Talking to someone and helping them could possibly lead to a sale (or a waste of time).
Talking to someone digitally leaves a record. Someone in the future could come along with the same problem and decide to talk to you based on your response.
Someone could be doing a bit of research into you and your opinions before deciding to contact you.
Of course if you haven’t bought into social media then you’ll think it’s a load of nonsense and you probably should stop reading this now as I’m surely wasting your time!
You can create “idea books” on Houzz. So you can pull together some of your images and perhaps somebody else’s images. You can then use these as part of a presentation to your client, for example. Or you could get your client to pull together an idea book and review that after they’ve finished. The danger there of course is that the client has control of the ‘digital capital’ and may tout around his/her likes and dislikes to your competitors. One issue with doing this on Houzz is that sometimes images are incorrectly tagged and so sometimes you are presented with the wrong images and/or you can’t find the right ones. Another potential issue with Houzz, which I have not verified, is that some images on Houzz become copyrighted by Houzz (I’m not quite sure how they manage that legally but that’s another issue, just be aware).

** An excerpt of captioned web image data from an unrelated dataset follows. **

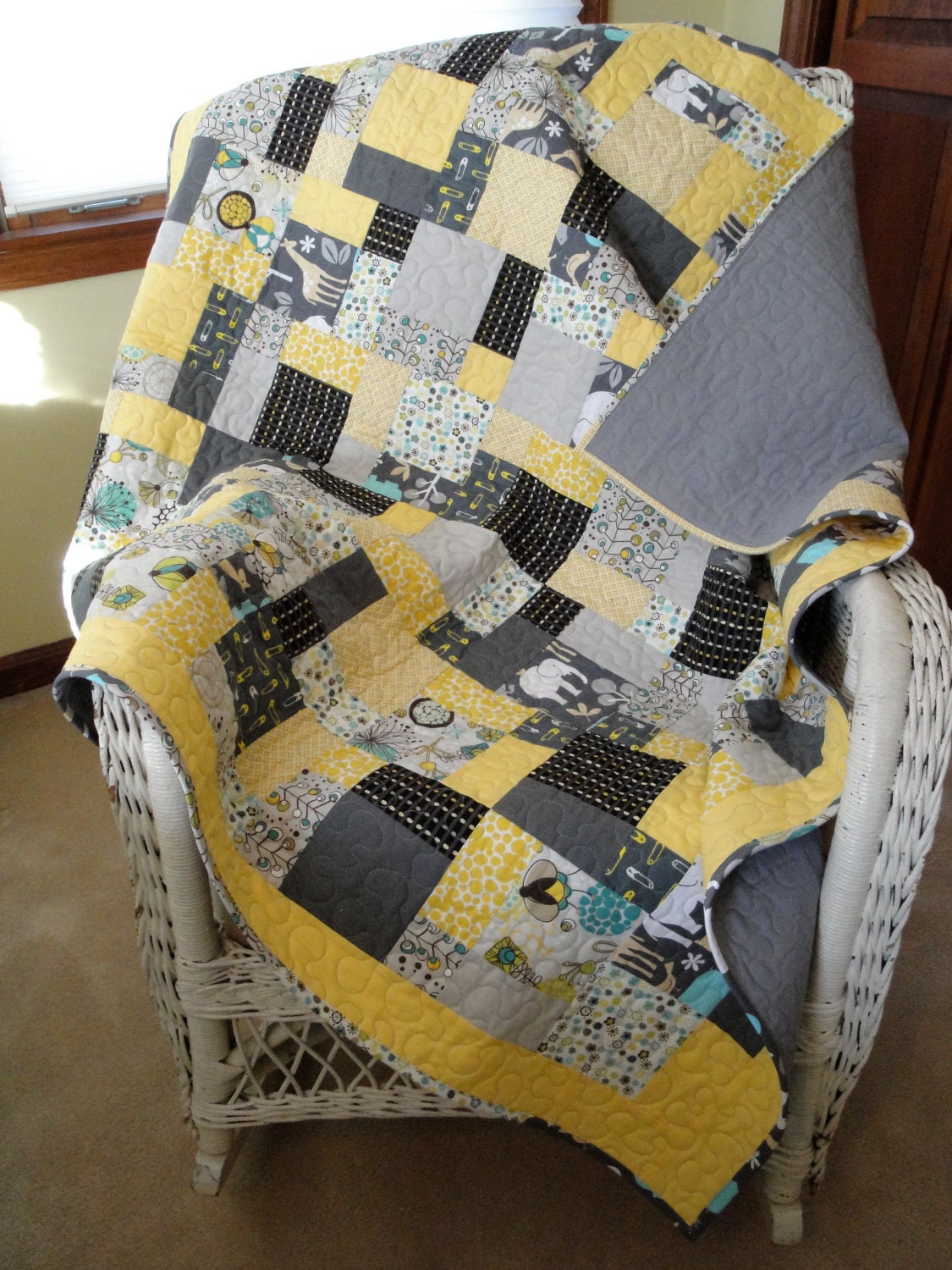 modern-gray-and-yellow-baby-quilt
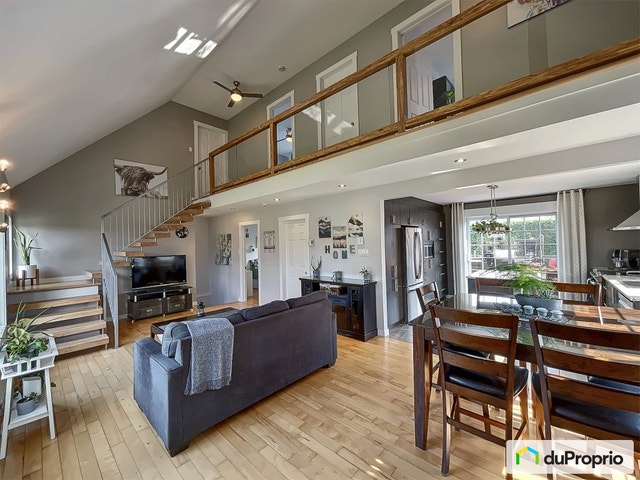 $569,000 - 1 1/2 Storey for sale in Sorel-Tracy — photo 3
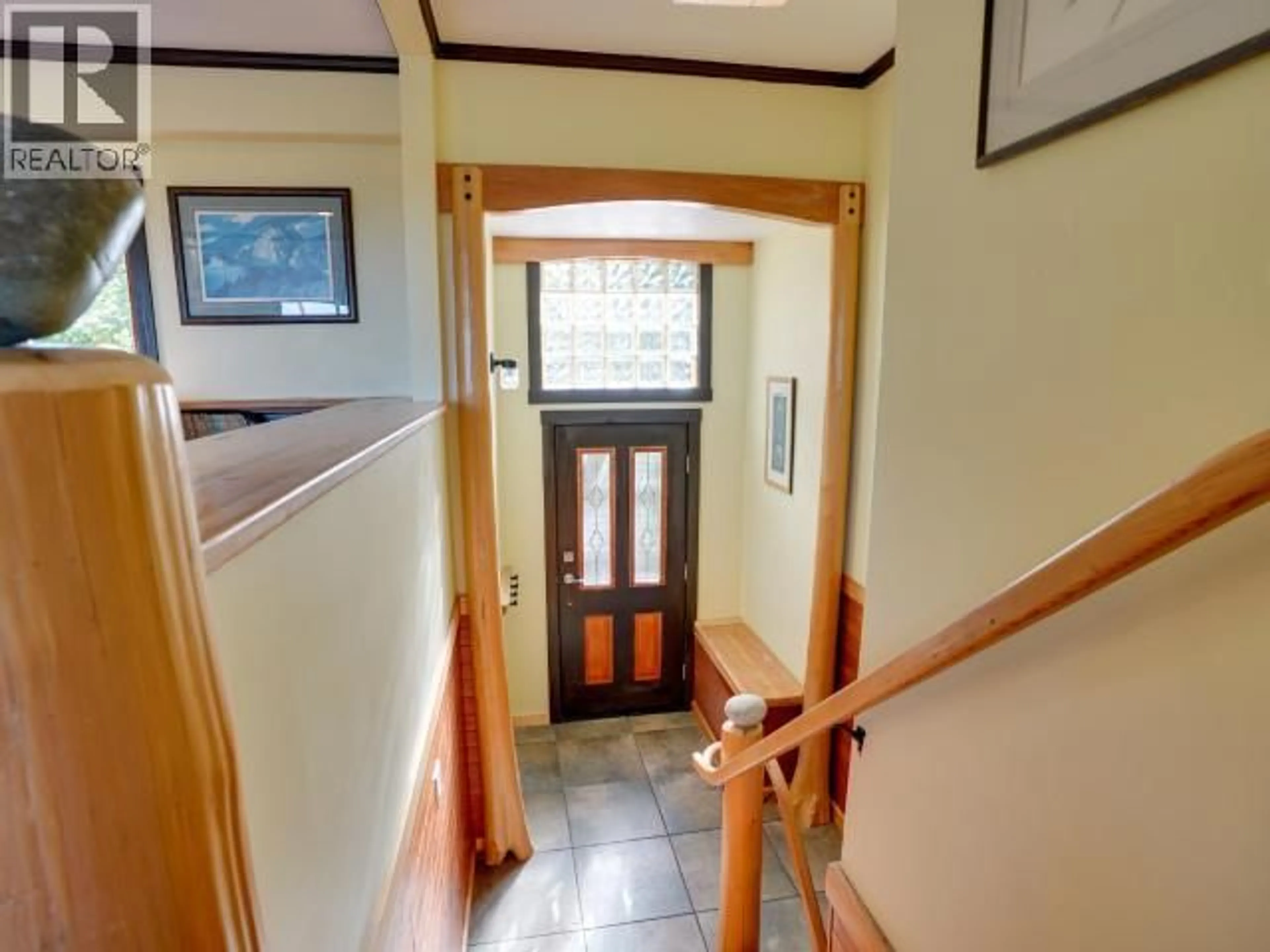 Indoor foyer for 6507 HILLCREST AVE, Powell River British Columbia V8A4Y5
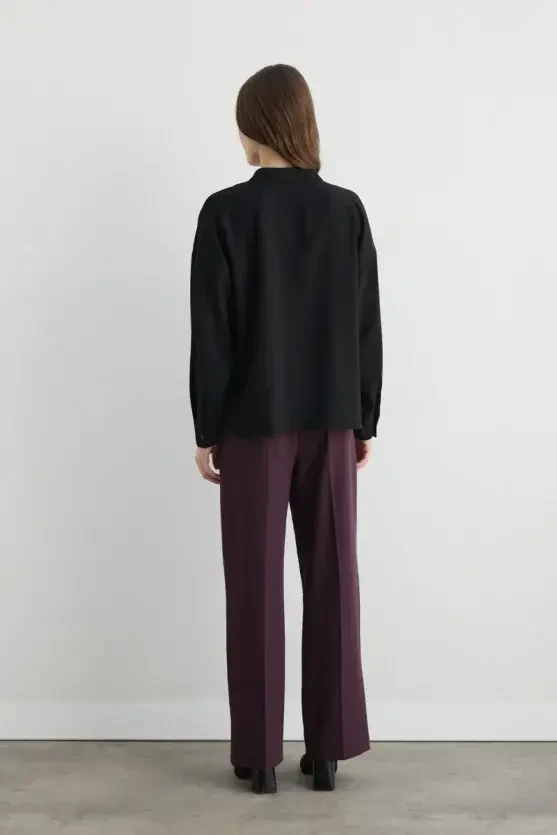 Embroidered Crepe Tunic - Black - Gusto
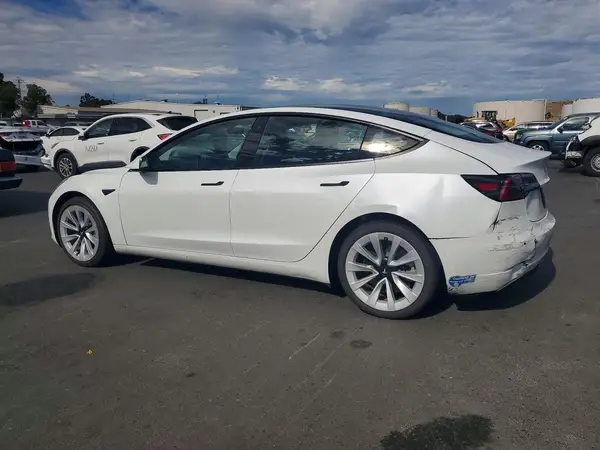 5YJ3E1EB2MF863064 2021 TESLA MODEL 3 - Image 2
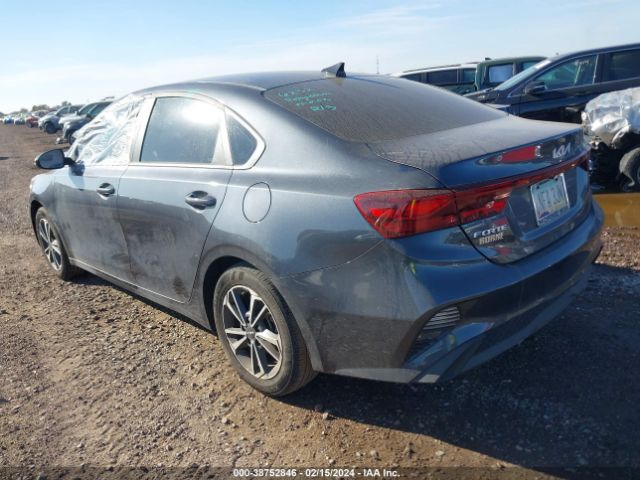 3KPF24AD3PE613504 KIA Forte Lxs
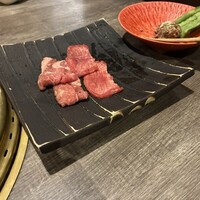 焼肉とみ 横浜関内店 - 牛タン三兄弟(大富豪、富豪、旨タン:写真は富豪を食べた後です)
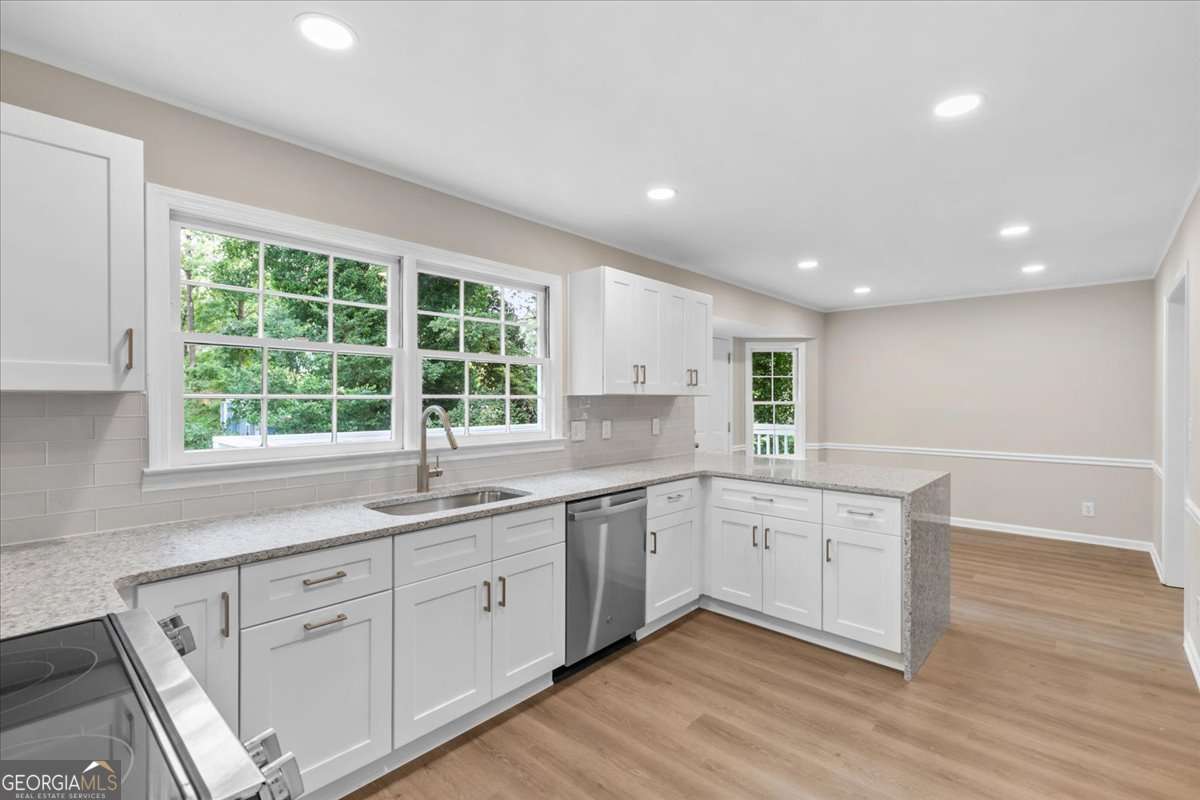 1420 Fieldgreen Overlook Stone Mountain GA 30088
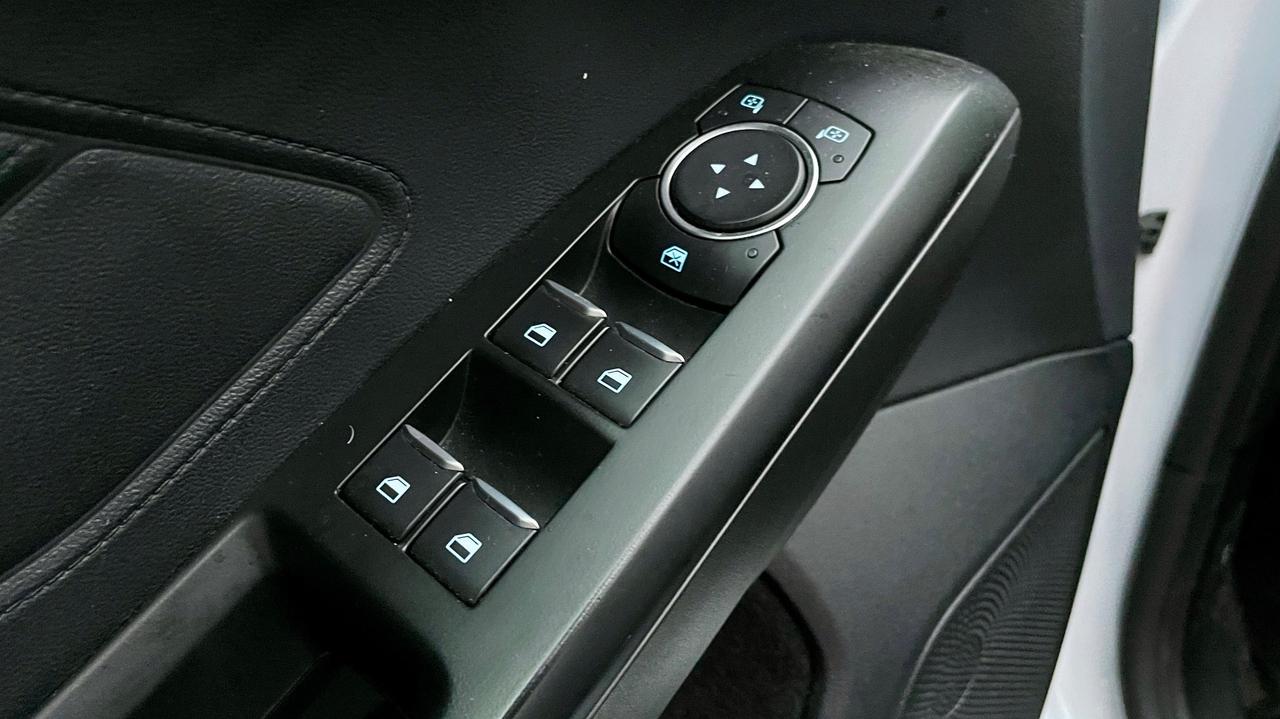 FORD FOCUS SW 1.5 BUSINESS ECOBLUE 120CV - FULL LED, CRUISE CONTROL, NEOPATENTATI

Any idea books you create stay on houzz and may be seen and liked by other potential customers or copied by competitors or taken to competitors by less discerning clients.
If you put together a pretty coherent theme then that could be seen as giving away your creative work to other people or it could be seen as you being a confident and competent designer worthy of considering for a client’s next project. So it could get you the chance of winning some business.
There are ways to embed “idea books” back onto your website/blog. This is good in that someone else is managing the hosting and techy stuff behind the display of your images and ideas. HOWEVER, and this is importnat, such embedded bits of digital stuff will encourage people to click back to houzz. So you will inadvertently be encouraging a potential customer (or existing customer) back to houzz and potentially out of the eager creative grasp of your web site or blog.
So I’d think carefully about that.
You can of course use houzz as yet another online directory. It’s probably better than most because of the aesthetics and wealth of quality images.
Why not, go for it! See how it works out? It’s free after all.
On sites that you think MAY turn out to be useful I would always recommend using a special link to your web site on that site directory listing/profile of you. That way you will be able to track the number of hits your site receives from houzz. eg you will have index.htm so create an identical copy of that called index-houzz.htm or index1.htm something like that. I hope that makes sense without gettign too technical. Don’t bother doing this if you are sceptical of houzz.
What i like about houzz is that it draws the user into it. It makes the user (your potential customer) stay there and play around. This is an important thing to bear in mind as most potential cients that go to your site will say there between 10 and 60 seconds (if you are lucky). So anywhere that encourages people to stay is POTENTIALLY a good place for YOU to establish a profile.
If you are a designer who needs a bit of inspiration from time to time then you can get that on houzz. But again you’ll probably just be going there for product inspiration, right? As you would never want to (ahem) match/copy/change-a-bit someone else’s interior design ideas! Would you?
Houzz has the idea of region or metro area. That’s nothing amazing but it does help potential clients find a local designer.
I think the main draw is the huge volume of images with relatively straightforward ways of getting to that information and, importantly, an EASY way to then copy or “cut and paste” those ideas into an idea book. That’s what houzz fundamentally is built upon CONTENT and ORGANIZATION…photo-content, how they are indexed and displayed and how easily you can copy and create custom content.